It's a myth that cells in our body literally change (regenerate, rejuvenate), every 7 years. Completely bogus. My cells have changed so much I've turned into an old lady. I read somewhere if I played games on the internet that it would help me retain brain cells. I figured writing my thoughts will do just as much. If I forget myself, I can always go back and read about who I once was.
At one time I rejoiced in the process. The years gave me perks. Twenty-seven cent coffee at McDonald's, free entry to the Waterpark, 10% off at Ross's Department Outlet, and occasional respect from those younger than I. Getting older was a good thing.
Lately, another side to age forces me to look backward into time. It's probably because it is my 64th birthday.

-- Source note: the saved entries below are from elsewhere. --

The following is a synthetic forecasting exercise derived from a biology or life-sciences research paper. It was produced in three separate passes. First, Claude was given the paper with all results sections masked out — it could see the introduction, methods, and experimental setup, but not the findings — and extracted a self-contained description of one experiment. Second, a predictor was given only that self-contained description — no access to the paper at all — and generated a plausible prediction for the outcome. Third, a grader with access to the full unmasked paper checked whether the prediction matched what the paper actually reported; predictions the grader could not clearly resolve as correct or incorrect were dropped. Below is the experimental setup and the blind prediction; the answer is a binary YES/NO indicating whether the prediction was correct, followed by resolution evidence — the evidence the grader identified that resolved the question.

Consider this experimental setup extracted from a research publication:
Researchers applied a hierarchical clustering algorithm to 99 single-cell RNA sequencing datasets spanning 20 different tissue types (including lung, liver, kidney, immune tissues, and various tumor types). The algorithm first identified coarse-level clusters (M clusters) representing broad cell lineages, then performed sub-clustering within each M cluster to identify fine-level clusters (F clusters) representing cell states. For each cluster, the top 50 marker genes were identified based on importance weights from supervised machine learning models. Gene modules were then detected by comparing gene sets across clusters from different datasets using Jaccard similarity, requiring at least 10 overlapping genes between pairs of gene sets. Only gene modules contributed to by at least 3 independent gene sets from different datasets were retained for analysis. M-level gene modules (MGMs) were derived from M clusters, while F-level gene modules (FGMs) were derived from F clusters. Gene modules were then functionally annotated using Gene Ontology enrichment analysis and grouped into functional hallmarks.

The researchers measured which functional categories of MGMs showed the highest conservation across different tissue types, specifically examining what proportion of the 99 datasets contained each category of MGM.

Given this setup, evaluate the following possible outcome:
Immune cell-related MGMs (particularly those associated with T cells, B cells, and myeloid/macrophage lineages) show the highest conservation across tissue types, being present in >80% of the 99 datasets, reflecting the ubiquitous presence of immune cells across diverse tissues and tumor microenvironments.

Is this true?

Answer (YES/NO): NO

My Water-park pass went from free to fifty dollars this year. Rules changed when ownership changed. Now I have to be 65 to qualify for free passes. It's okay--it's something to look forward to. After all, they have to make more money. It's understandable. I've enjoyed free entry for three years. What a blessing to be able to take my grandchildren to enjoy the water and not have to pay to take them! This year, not so much. My body is changing, and doesn't want to move as quickly as it once did. It's harder to stand in the wave pool without falling over. It's harder to be around crowds without being bumped and knocked off balance. It's harder to endure the sweltering heat.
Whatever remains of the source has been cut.